┌────────

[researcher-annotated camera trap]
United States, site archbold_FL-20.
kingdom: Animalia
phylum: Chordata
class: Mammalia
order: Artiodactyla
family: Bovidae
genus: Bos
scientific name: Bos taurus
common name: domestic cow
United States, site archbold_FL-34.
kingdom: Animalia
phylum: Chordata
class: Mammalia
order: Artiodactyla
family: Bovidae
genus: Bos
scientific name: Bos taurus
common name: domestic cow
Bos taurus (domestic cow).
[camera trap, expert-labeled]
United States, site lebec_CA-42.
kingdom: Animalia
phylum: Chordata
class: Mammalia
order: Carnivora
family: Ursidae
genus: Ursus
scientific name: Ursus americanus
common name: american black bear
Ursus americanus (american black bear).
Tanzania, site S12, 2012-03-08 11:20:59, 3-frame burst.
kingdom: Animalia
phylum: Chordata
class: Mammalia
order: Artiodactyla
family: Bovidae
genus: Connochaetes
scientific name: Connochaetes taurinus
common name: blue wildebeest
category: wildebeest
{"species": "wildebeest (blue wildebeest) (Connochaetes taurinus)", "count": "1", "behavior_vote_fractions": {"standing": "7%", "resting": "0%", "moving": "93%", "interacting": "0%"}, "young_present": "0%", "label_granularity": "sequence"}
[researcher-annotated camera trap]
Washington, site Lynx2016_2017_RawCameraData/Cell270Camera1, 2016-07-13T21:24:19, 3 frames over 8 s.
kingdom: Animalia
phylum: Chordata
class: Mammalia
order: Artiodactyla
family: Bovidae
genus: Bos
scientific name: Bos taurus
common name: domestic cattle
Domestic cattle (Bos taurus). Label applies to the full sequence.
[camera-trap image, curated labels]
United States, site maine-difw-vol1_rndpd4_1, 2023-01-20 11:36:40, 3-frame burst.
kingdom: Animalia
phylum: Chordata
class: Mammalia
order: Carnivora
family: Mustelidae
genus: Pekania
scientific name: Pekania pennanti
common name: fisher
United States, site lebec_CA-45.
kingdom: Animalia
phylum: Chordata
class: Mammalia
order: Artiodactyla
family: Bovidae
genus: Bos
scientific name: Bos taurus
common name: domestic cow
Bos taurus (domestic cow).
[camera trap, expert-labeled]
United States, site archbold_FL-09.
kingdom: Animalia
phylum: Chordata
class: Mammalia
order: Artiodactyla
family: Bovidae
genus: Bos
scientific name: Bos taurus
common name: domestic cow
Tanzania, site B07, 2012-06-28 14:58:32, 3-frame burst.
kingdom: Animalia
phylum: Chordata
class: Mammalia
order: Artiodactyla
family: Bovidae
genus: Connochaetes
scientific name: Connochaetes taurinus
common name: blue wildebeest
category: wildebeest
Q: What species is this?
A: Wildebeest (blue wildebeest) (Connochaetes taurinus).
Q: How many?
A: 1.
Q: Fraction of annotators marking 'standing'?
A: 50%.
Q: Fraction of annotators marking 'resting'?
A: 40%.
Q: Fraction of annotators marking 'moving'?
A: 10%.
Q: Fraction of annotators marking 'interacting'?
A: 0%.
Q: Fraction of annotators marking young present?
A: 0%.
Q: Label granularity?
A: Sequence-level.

└────────

§ **Task instructions**
Your output must be the lines of the material above, from the first through the line that contains "common name: fisher", copied exactly. Include both endpoints and nothing else.

§ **Response to the exercise**
[researcher-annotated camera trap]
United States, site archbold_FL-20.
kingdom: Animalia
phylum: Chordata
class: Mammalia
order: Artiodactyla
family: Bovidae
genus: Bos
scientific name: Bos taurus
common name: domestic cow
United States, site archbold_FL-34.
kingdom: Animalia
phylum: Chordata
class: Mammalia
order: Artiodactyla
family: Bovidae
genus: Bos
scientific name: Bos taurus
common name: domestic cow
Bos taurus (domestic cow).
[camera trap, expert-labeled]
United States, site lebec_CA-42.
kingdom: Animalia
phylum: Chordata
class: Mammalia
order: Carnivora
family: Ursidae
genus: Ursus
scientific name: Ursus americanus
common name: american black bear
Ursus americanus (american black bear).
Tanzania, site S12, 2012-03-08 11:20:59, 3-frame burst.
kingdom: Animalia
phylum: Chordata
class: Mammalia
order: Artiodactyla
family: Bovidae
genus: Connochaetes
scientific name: Connochaetes taurinus
common name: blue wildebeest
category: wildebeest
{"species": "wildebeest (blue wildebeest) (Connochaetes taurinus)", "count": "1", "behavior_vote_fractions": {"standing": "7%", "resting": "0%", "moving": "93%", "interacting": "0%"}, "young_present": "0%", "label_granularity": "sequence"}
[researcher-annotated camera trap]
Washington, site Lynx2016_2017_RawCameraData/Cell270Camera1, 2016-07-13T21:24:19, 3 frames over 8 s.
kingdom: Animalia
phylum: Chordata
class: Mammalia
order: Artiodactyla
family: Bovidae
genus: Bos
scientific name: Bos taurus
common name: domestic cattle
Domestic cattle (Bos taurus). Label applies to the full sequence.
[camera-trap image, curated labels]
United States, site maine-difw-vol1_rndpd4_1, 2023-01-20 11:36:40, 3-frame burst.
kingdom: Animalia
phylum: Chordata
class: Mammalia
order: Carnivora
family: Mustelidae
genus: Pekania
scientific name: Pekania pennanti
common name: fisher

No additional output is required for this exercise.